Para se ter uma ideia, a demanda por água do agronegócio irrigado é de mais de 247 quintilhões de litros por hora. Essa vazão é o equivalente a 99 trilhões de piscinas olímpicas. Ainda conforme o levantamento da FASE, apenas o consumo de água pelo agronegócio irrigado poderia abastecer 36,02 quintilhões de brasileiros.

Atualmente, a Bahia está no centro das disputas para irrigar essa atividade. O Rio Formoso apresenta uma vazão de 139 bilhões de litros por hora destinados ao agronegócio.

Local onde a barragem de rejeitos da Mina Córrego do Feijão se rompeu, em Brumadinho, em 2019 – Foto: Gustavo Baxter / UOL

No caso da mineração, Minas Gerais e São Paulo concentram 78% de toda a vazão do setor mineral, o suficiente para abastecer 234 milhões de pessoas.

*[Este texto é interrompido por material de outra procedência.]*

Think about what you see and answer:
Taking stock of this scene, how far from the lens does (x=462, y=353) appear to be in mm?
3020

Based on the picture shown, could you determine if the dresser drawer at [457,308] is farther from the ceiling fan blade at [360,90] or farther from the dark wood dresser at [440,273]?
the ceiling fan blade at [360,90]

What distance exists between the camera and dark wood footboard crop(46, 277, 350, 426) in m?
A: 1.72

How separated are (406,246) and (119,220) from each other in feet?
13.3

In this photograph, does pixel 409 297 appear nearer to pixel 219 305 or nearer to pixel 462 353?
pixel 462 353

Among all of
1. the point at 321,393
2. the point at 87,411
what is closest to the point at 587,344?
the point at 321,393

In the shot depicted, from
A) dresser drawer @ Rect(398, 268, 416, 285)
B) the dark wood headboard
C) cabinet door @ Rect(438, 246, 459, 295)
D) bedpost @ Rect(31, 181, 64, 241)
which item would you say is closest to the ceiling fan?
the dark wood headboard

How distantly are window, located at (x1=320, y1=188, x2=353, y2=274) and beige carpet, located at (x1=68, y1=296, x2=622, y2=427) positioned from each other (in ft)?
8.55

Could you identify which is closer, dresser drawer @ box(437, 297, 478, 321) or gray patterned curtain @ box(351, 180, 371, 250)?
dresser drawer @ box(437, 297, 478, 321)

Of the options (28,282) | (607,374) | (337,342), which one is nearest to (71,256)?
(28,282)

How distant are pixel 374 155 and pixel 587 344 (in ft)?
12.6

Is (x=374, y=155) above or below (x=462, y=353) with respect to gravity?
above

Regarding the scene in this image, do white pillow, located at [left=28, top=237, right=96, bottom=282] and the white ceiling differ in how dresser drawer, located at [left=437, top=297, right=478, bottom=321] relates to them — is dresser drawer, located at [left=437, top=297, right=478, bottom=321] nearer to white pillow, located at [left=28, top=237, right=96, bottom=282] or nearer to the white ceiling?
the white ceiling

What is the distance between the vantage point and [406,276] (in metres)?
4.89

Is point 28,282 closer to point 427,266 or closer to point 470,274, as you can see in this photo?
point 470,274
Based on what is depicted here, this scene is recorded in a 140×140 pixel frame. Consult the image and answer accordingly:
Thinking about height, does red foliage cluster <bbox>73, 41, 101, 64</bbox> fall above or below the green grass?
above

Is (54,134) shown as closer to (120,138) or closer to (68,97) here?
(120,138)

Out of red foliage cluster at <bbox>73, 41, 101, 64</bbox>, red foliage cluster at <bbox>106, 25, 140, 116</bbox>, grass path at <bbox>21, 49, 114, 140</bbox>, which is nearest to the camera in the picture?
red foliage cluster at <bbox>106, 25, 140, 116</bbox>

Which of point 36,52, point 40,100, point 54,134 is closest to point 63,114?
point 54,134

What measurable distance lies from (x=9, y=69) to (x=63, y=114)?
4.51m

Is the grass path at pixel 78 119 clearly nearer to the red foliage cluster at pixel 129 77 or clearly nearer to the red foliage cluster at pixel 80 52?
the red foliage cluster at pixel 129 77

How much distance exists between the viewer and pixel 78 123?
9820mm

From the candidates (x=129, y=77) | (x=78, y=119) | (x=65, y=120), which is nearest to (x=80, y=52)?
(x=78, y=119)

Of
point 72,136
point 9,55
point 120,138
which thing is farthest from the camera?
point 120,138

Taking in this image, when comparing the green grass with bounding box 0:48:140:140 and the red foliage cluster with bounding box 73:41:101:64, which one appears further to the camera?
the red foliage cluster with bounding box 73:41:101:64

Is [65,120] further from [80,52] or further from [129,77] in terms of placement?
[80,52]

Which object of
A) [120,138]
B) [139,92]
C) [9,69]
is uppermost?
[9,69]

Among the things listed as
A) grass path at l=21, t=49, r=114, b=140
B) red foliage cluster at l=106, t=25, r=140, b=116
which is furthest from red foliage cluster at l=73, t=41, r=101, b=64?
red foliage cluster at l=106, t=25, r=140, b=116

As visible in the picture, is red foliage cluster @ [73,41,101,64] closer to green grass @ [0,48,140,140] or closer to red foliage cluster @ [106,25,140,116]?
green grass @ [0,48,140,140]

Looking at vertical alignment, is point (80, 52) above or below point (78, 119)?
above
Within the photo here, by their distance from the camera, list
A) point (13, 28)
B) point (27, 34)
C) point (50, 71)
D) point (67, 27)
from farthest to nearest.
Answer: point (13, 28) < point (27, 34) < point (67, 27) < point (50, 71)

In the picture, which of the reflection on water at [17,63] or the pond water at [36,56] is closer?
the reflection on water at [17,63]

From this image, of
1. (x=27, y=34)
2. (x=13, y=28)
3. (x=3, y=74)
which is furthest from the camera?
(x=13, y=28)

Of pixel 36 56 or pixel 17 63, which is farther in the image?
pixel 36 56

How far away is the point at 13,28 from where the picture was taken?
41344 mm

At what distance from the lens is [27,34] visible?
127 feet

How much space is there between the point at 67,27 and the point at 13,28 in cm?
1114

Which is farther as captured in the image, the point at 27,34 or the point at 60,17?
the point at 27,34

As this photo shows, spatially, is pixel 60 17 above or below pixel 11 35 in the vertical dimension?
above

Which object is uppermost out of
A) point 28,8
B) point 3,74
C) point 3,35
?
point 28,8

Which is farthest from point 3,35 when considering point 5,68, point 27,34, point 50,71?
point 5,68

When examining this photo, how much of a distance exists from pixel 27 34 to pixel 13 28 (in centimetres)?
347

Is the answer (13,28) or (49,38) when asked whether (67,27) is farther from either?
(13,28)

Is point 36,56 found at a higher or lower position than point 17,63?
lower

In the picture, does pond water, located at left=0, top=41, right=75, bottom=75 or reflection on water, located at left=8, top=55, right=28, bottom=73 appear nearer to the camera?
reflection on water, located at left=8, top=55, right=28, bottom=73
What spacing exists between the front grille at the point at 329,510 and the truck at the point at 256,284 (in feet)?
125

Como os conflitos por água têm impactado a população?

A liderança da CPT observa que, diferentemente do que ocorre nas grandes cidades, os efeitos da disputa por água são acompanhados diariamente pelas comunidades ribeirinhas e indígenas.

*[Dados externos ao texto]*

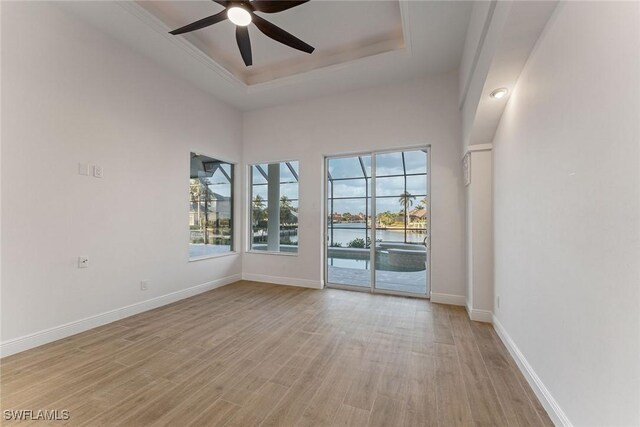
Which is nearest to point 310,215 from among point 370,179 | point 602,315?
point 370,179

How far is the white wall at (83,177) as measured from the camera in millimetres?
2402

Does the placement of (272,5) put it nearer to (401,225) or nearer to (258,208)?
(401,225)

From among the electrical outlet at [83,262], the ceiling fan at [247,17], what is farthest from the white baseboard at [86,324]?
the ceiling fan at [247,17]

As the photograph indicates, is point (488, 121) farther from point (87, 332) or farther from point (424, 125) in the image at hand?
point (87, 332)

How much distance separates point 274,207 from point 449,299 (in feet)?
11.1

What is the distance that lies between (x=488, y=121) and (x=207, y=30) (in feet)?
11.8

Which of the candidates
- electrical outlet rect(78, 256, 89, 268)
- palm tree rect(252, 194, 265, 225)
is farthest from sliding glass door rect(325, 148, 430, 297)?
electrical outlet rect(78, 256, 89, 268)

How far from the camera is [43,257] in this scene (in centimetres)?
257

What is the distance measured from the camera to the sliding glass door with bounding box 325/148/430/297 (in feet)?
13.9

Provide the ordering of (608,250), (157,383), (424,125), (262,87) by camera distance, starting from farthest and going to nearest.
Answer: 1. (262,87)
2. (424,125)
3. (157,383)
4. (608,250)

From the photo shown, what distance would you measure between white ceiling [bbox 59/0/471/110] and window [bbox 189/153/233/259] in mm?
1298

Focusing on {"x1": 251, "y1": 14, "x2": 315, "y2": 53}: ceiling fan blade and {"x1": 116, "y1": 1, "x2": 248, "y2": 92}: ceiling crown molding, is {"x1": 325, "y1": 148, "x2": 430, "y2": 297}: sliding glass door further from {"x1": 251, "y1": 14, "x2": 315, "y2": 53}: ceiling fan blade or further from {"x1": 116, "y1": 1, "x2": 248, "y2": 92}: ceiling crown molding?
{"x1": 251, "y1": 14, "x2": 315, "y2": 53}: ceiling fan blade

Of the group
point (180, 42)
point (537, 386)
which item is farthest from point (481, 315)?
point (180, 42)

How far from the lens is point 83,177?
2875 millimetres
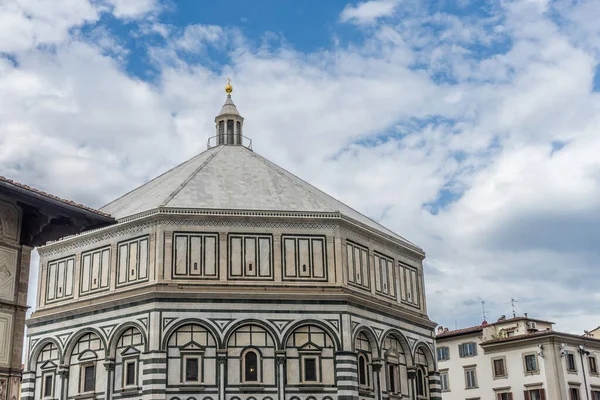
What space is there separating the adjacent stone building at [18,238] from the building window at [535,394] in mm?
31466

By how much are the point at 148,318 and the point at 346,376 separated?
7.41 meters

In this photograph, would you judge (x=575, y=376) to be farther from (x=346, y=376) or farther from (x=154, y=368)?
(x=154, y=368)

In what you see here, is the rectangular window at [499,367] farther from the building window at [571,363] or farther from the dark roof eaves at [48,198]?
the dark roof eaves at [48,198]

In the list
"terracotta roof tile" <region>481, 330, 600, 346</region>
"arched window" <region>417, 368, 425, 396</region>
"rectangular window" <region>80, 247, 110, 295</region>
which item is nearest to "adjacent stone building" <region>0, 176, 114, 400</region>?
"rectangular window" <region>80, 247, 110, 295</region>

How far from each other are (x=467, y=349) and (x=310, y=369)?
19287 millimetres

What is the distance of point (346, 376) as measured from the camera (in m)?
30.1

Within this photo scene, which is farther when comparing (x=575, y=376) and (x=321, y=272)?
(x=575, y=376)

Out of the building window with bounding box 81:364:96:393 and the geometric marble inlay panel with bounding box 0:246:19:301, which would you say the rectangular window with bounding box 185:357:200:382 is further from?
the geometric marble inlay panel with bounding box 0:246:19:301

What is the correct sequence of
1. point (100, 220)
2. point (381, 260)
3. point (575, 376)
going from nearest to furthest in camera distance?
point (100, 220)
point (381, 260)
point (575, 376)

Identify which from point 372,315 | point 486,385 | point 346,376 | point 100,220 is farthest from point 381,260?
point 100,220

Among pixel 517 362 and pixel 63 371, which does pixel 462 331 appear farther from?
pixel 63 371

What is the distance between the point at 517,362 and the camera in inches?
1756

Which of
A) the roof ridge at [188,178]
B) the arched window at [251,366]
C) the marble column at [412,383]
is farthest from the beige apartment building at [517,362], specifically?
the arched window at [251,366]

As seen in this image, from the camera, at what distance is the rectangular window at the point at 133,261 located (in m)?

A expansão da monocultura com a ampliação de áreas irrigadas, desmatamento e uso intensivo de agrotóxicos têm levado ao assoreamento de rios, diminuição de vazão, poluição e até seca de alguns mananciais. Além disso, em áreas ligadas ao garimpo ilegal, a contaminação por mercúrio se torna um problema de saúde pública. As comunidades no entorno também correm o risco de ter a saúde afetada porque consomem alimentos retirados desses rios.

“Normalmente, se discute sobre água nas áreas urbanas quando falta água na torneira das pessoas ou quando ocorrem enchentes. Nas comunidades ribeirinhas, o impacto é visto a olho nu. Elas veem a diminuição do rio, a coloração diferente da água”, analisa Isolete, ao citar a Ilha do Bananal, no Tocantins, como um exemplo disso.

“Peixes ali [na Ilha do Bananal, no Tocantins] estão sendo resgatados da lama por falta de água, exatamente em comunidades indígenas que dependem da água para sobreviver.” afirmou Isolete Wichinieski, coordenadora da CPT

Quais os caminhos para mudar esse cenário?

A coordenadora nacional da CPT afirma que, além de rever critérios para concessão das outorgas, é preciso fazer um levantamento sobre a quantidade de água disponível no país e avançar com a destinação de terras para a reforma agrária e a demarcação de terras indígenas.

Isolete acredita que, uma vez que as comunidades tradicionais atuam como guardiãs de seu território, elas podem ser aliadas na preservação desse bem comum.

“Garantir que essas comunidades possam permanecer em seus territórios é fundamental para garantir o que temos hoje para as próximas gerações e a recuperação das áreas.” disse Isolete Wichinieski, coordenadora da CPT

As terras indígenas Kayapó e Munduruku, no Pará, devastadas por garimpo ilegal no Brasil – Foto: Marizilda Cruppe / Amazônia Real / Amazon Watch

Para Maiana Teixeira, da Rede Brasileira de Justiça Ambiental, é preciso enfrentar o poder privado sobre as águas. Ela recomenda não somente uma mudança técnica quanto às concessões, mas uma mudança de modelo que reveja para que finalidade e para quem o uso dos recursos hídricos são destinados.

“Assim podemos sair desse circuito de falsas soluções, em que as pessoas são responsabilizadas para diminuir o seu tempo de banho enquanto grandes donos de empreendimentos destroem impunemente nosso patrimônio.”